## WORK REQUIRED
Write out exactly the lines below that run from the line containing "Among [18,93], [22,122], which" through the last line of the records.

[Spatial question records]

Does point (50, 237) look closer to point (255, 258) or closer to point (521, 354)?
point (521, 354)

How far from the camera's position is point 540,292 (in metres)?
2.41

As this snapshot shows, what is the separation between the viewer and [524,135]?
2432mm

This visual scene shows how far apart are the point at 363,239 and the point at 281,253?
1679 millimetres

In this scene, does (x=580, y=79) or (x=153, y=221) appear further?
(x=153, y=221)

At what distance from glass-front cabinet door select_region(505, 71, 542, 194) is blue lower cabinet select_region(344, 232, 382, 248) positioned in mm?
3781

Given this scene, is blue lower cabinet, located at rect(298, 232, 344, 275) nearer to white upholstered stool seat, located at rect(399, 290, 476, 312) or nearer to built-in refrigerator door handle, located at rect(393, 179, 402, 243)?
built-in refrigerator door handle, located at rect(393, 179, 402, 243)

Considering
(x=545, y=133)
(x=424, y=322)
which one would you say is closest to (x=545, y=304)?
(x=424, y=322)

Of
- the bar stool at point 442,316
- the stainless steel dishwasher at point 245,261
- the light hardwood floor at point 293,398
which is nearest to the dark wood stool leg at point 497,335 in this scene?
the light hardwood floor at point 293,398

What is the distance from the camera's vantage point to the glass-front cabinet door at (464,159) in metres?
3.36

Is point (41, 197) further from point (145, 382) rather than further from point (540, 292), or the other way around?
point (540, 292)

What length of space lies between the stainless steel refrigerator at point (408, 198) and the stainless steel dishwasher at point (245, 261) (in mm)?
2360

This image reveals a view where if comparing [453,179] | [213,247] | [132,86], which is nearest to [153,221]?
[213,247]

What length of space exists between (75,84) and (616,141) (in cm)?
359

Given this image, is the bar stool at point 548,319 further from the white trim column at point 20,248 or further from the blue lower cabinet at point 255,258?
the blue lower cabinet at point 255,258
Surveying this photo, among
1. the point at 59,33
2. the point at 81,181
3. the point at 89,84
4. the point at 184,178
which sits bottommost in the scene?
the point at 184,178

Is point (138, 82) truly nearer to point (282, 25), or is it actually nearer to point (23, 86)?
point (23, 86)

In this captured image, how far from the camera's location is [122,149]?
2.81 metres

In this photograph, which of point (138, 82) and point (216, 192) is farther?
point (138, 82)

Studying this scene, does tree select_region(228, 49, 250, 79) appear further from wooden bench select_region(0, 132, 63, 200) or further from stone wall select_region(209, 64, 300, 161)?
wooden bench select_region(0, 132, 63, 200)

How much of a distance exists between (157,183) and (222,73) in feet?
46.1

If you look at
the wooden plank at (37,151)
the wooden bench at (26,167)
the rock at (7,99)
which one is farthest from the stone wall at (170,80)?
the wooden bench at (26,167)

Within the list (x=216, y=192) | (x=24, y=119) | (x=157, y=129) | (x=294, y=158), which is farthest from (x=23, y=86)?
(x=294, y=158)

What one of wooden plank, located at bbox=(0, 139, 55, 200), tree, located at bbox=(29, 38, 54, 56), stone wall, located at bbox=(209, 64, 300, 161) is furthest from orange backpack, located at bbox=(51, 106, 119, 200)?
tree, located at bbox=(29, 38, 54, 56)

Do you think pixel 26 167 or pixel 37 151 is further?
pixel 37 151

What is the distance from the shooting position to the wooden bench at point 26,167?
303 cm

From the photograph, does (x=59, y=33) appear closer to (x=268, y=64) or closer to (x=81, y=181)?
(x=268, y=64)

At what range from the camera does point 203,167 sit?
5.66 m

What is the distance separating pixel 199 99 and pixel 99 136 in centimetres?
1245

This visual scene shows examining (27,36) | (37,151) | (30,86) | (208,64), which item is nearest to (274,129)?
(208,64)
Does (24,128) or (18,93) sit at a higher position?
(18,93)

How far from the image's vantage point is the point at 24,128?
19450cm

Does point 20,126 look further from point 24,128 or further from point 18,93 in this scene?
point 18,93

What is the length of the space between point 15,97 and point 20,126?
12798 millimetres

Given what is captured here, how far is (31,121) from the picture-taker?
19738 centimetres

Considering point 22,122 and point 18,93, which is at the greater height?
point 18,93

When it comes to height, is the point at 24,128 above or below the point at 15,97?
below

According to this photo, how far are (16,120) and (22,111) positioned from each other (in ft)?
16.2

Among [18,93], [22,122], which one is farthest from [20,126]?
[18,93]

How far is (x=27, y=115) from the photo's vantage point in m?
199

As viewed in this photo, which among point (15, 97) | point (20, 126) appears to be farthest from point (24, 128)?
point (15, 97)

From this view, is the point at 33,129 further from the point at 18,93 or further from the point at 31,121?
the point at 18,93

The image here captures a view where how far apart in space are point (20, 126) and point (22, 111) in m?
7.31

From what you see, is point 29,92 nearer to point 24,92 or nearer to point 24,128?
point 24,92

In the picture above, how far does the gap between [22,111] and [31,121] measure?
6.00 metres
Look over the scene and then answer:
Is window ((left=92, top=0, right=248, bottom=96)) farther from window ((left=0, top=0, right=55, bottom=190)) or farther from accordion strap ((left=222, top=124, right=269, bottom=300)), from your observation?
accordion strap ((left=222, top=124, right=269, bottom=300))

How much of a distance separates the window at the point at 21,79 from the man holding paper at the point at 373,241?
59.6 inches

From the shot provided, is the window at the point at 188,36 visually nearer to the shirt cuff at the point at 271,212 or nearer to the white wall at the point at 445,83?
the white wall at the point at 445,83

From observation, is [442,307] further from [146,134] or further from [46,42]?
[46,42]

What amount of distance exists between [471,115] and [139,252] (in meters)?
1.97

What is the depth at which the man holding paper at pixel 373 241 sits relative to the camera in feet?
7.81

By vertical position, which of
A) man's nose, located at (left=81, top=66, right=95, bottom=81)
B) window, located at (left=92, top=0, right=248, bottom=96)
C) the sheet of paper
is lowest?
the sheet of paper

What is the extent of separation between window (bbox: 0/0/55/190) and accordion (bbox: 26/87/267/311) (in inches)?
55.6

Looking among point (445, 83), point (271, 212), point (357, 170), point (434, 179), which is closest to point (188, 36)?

## WRITTEN ANSWER
Among [18,93], [22,122], which one is farthest from [20,126]?
[18,93]

How far is (x=27, y=115) from the photo's vantage point in m?
199

As viewed in this photo, which among point (15, 97) | point (20, 126) appears to be farthest from point (24, 128)?
point (15, 97)

From this view, is the point at 33,129 further from the point at 18,93 or further from the point at 31,121?
the point at 18,93

The image here captures a view where how far apart in space are point (20, 126) and point (22, 111) in m?
7.31

From what you see, is point 29,92 nearer to point 24,92 or nearer to point 24,128?
point 24,92

In the picture above, how far does the gap between [22,111] and [31,121] measure?
6.00 metres
Look over the scene and then answer:
Is window ((left=92, top=0, right=248, bottom=96)) farther from window ((left=0, top=0, right=55, bottom=190)) or farther from accordion strap ((left=222, top=124, right=269, bottom=300)), from your observation?
accordion strap ((left=222, top=124, right=269, bottom=300))

How much of a distance separates the window at the point at 21,79 from the man holding paper at the point at 373,241?
59.6 inches

From the shot provided, is the window at the point at 188,36 visually nearer to the shirt cuff at the point at 271,212 or nearer to the white wall at the point at 445,83?
the white wall at the point at 445,83

From observation, is [442,307] further from [146,134] or further from [46,42]?
[46,42]

What amount of distance exists between [471,115] and [139,252] (in meters)?
1.97

What is the depth at which the man holding paper at pixel 373 241 sits relative to the camera in feet?
7.81

By vertical position, which of
A) man's nose, located at (left=81, top=66, right=95, bottom=81)
B) window, located at (left=92, top=0, right=248, bottom=96)
C) the sheet of paper
is lowest?
the sheet of paper

What is the extent of separation between window (bbox: 0/0/55/190) and accordion (bbox: 26/87/267/311) (in inches)?
55.6

Looking among point (445, 83), point (271, 212), point (357, 170), point (434, 179), which is closest to point (188, 36)?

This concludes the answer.